Where do you live? - check your country's equestrian federation website for the dressage section. You'll find the dressage rules for your country. Someone may be able to help you with specific federations, I'm in Australia so can only give you the Australian Equestrian Federation website and rules.
As for types of horses, warmbloods (particularly the European breeds) are favourable for those who are experienced riders and striving to be competitive at the higher levels of the sport.
However, for those starting out and in the lower levels, just about any breed will suffice. An uphill, strong conformation and scopey paces will be of great benefit in dressage, making your job and the horses, much easier that if you are starting with a horse that is build downhill and moves flat to the ground (i.e. your standard QH).

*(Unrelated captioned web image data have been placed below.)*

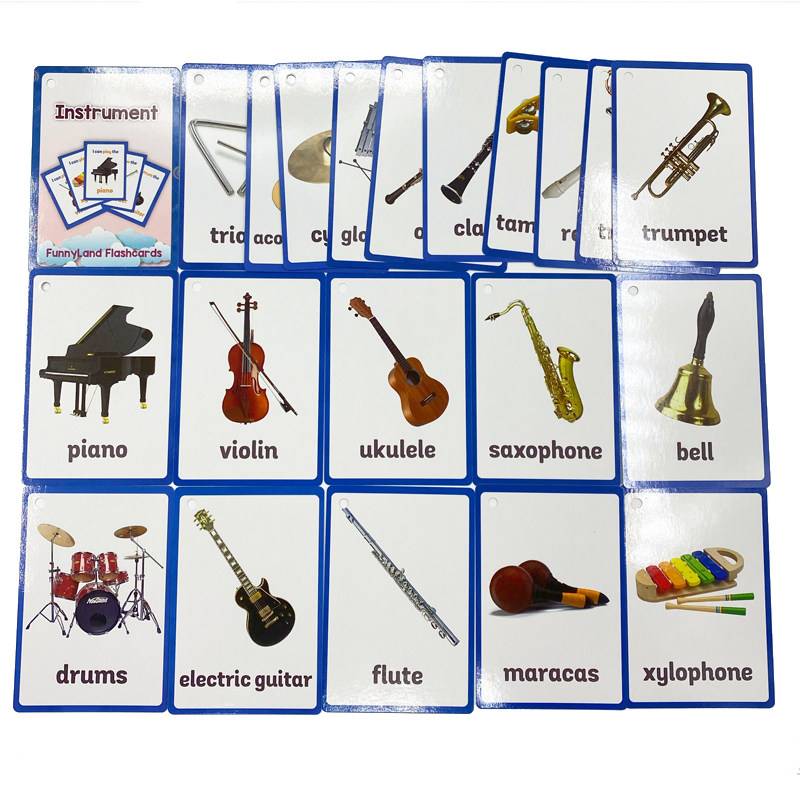 小达人点读英语分类闪卡i can play我能弹奏乐器 句型20张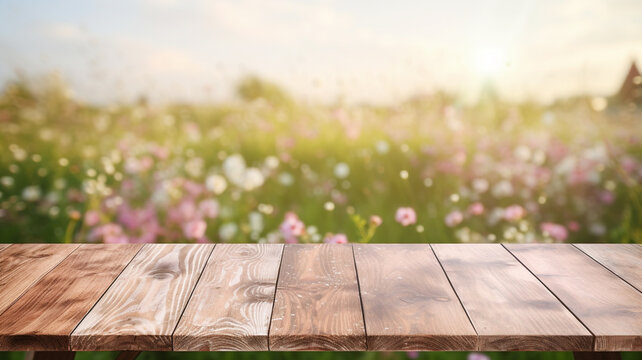 A wooden table against a spring flower meadow background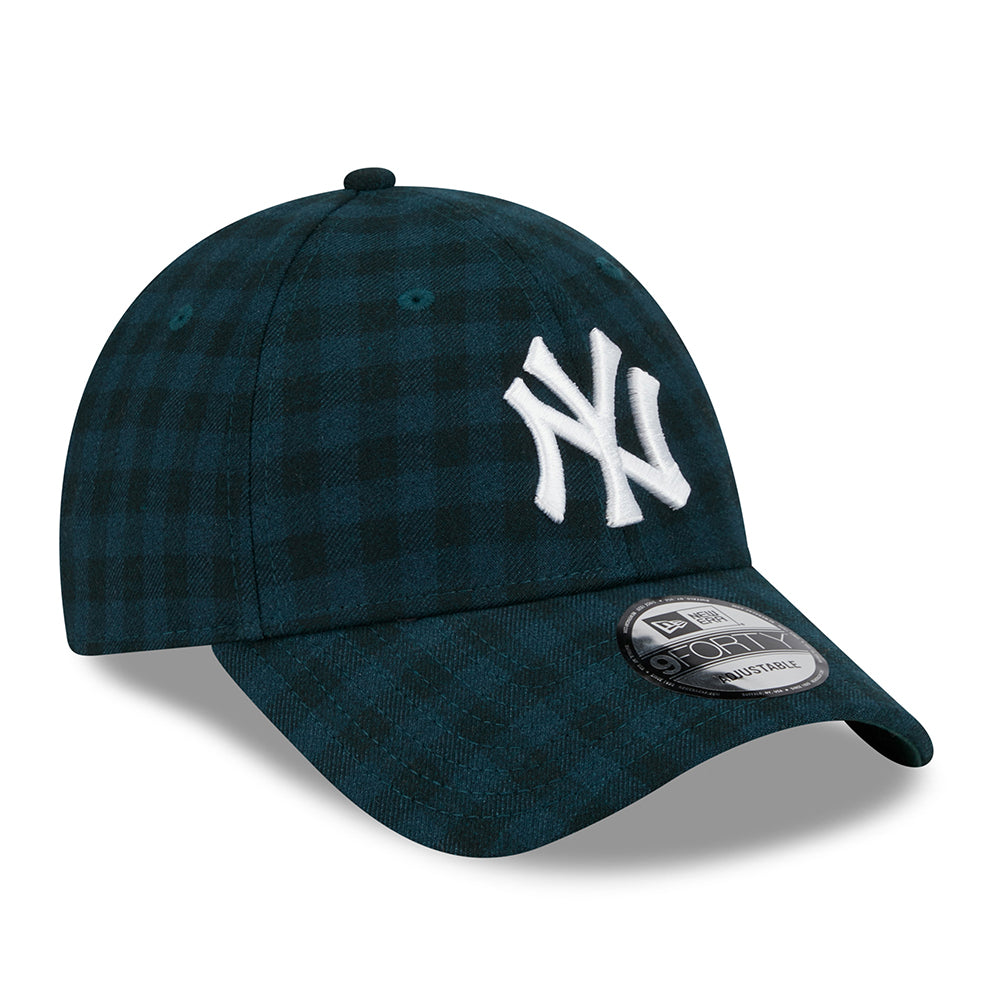 New Era 9FORTY New York Yankees Baseball Cap - MLB Flannel - Dunkelgrün-Weiß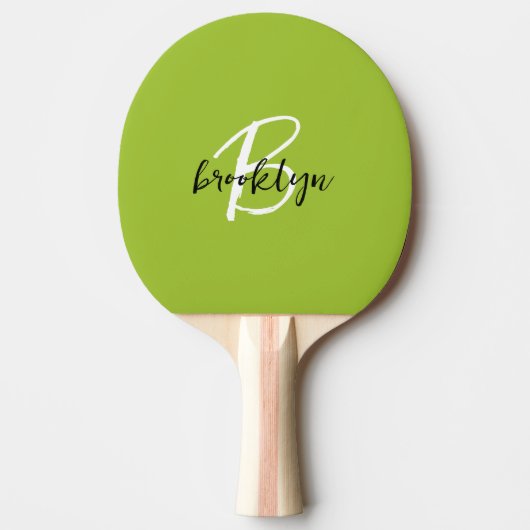 Trendy limoengroen zwart wit script monogram  tafeltennisbatje (Voorkant)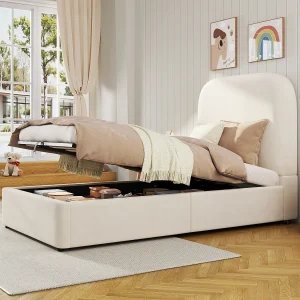 Gestoffeerd opbergbed – 90 x 190 cm – met hydraulische opbergruimte en hoofdeinde – fluweel – beige Gestoffeerd opbergbed – 90 x 190 cm – met hydraulische opbergruimte en hoofdeinde – fluweel – beige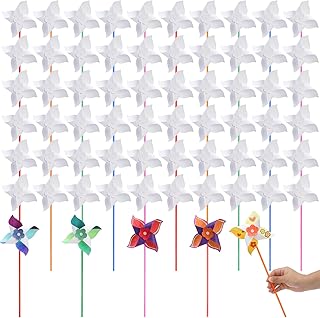 Jucoan 100 Pack DIY Pinwheels Craft Bulk White Blank Paper Pinwheels for Kids Graffiti Coloring, Paper Windmill Art Craft Kit for School Birthday Party Group Activities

A willing, trainable temperament and eagerness to work is essential, as focus from both horse and rider is needed for long periods of time.
As for what goes into it, dressage is not just 'flat work'. Many eventers/showjumpers etc seem to be under the impression that dressage is just riding around in circles. This is far from the case. We aim to ride and be in control of every step of the horse, have it so tuned into our aids that we merely have to twitch a calf muscle to have the horse respond.
If you're dead serious about becoming a competitive dressage rider and pursuing it for the long term, it requires huge commitment to spend many hours in the saddle, developing the horse's fitness and training. It is an expensive sport to be involved in and far from easy, but well worth it once you 'click'.